Let $X_1,X_2,\dots $ iid with $X_1\sim \mathcal{N}(0,1)$ then $$ W_n=\frac{\sqrt{n}}{\sqrt{2\log \log n}}S_n \sim \mathcal{N}\left(0,\frac{1}{2\log \log n}\right).$$ Note $$W_n \to 0$$ in law, but $$ W_n\nrightarrow $$ in the sense a.s. convergence. Indeed, by the law of iterated logarithm $$ \liminf W_n =-1,\quad \limsup W_n =1$$ with probability one.

0
On

I know this is old, but I think this problem perfectly encapsulates misunderstandings with the CLT which I have been thinking about a lot.

The CLT says that $\sqrt{n}\left(S_n - \mu\right)$ converges to $\mathcal{N}(0, \sigma^2)$ in distribution. This is key, because it actually says nothing about the convergence of $\sqrt{n}\left(S_n - \mu\right)$ for any given sample, i.e. any given series of measurements of the $X_i$, as $n\to \infty$. In fact, you can see from the LIL that, seen as a statistic of a sample of size $n \to \infty$ (i.e. a test where keep collecting more data), $\sqrt{n}\left(S_n - \mu\right)$ diverges with probability 1! This is in stark contrast from the (Strong) Law of Large Numbers, which says that $S_n$ converges to $\mu$ with probability $1$.

The way to think about the convergence in distribution in the CLT is that, the larger $n$ gets, the more that the distribution of the random variable $\sqrt{n}\left(S_n - \mu\right)$ looks normal. In other words, if you fix some large $n$, and perform a bunch of different tests where, in each, you collect a sample of size $n$ and then calculate $\sqrt{n}\left(S_n - \mu\right)$, then all of these different calculations will be distributed approximately like $\mathcal{N}(0, \sigma^2)$, and that approximation will get better the bigger you make $n$.
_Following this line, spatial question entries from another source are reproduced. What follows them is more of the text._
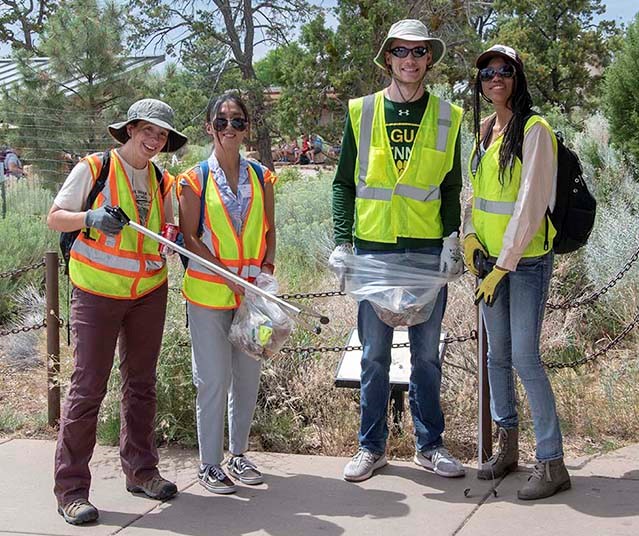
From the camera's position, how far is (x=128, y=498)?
4.71 meters

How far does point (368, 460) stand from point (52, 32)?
10818 millimetres

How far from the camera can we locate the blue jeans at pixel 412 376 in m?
4.78

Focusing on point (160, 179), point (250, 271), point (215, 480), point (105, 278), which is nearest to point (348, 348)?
point (250, 271)

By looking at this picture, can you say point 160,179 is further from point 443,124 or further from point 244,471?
point 244,471

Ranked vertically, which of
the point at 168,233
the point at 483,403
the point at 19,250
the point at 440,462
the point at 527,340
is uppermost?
the point at 168,233

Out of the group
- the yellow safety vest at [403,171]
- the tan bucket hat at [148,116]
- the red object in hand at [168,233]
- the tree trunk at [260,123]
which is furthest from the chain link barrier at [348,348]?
the tree trunk at [260,123]

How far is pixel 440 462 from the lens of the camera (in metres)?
4.86

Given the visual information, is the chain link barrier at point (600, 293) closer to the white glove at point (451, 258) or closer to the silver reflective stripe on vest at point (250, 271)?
the white glove at point (451, 258)

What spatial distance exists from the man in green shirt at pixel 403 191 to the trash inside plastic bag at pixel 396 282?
0.04 meters

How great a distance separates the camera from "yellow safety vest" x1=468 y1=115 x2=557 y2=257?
172 inches

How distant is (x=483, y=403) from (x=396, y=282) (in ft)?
2.82

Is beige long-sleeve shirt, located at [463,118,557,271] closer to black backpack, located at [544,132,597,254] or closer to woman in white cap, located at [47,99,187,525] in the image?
black backpack, located at [544,132,597,254]

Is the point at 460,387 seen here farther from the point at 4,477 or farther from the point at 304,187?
the point at 304,187

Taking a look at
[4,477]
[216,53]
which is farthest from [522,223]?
[216,53]
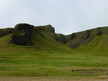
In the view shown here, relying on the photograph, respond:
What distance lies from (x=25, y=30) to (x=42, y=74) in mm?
133179

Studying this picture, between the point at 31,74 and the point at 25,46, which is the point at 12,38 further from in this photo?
the point at 31,74

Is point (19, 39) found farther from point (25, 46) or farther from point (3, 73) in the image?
→ point (3, 73)

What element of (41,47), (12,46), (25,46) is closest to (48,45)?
(41,47)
Again, a core difference between the CLT and the LIL and LLN are that the latter two give almost sure convergence, whereas the former is only convergence in distribution. But where analysis trains us to think about this as just being a weaker statement, it actually means that we have a fairly different interpretation. Namely, the LIL and LLN can tell you what happens with their respective statistics as you collect more and more data for a given sample, and thus enable you to say things about the distribution of these statistics viewed as random variables for fixed large sample sizes. For example, since we know that $S_n$ will converge to $\mu$ as the sample grows, with probability $1$, we know that in fact the random variables $S_n$ converge to the constant function $\mu$. The full statement of the LLI tells you that its statistic doesn't converge anywhere almost surely, although it converges in probability to $0$ (the Wikipedia discussion is worth viewing here).

On the other hand, the CLT doesn't tell you anything about $\sqrt{n}\left(S_n - \mu\right)$ as a statistic of a sample going to infinity, which is good because LIL says that it doesn't converge. However, it tells us how to consider the distribution of this as a random variable for a fixed sample size $n$, but with the knowledge that its statement is an approximation that is more accurate the larger $n$ is.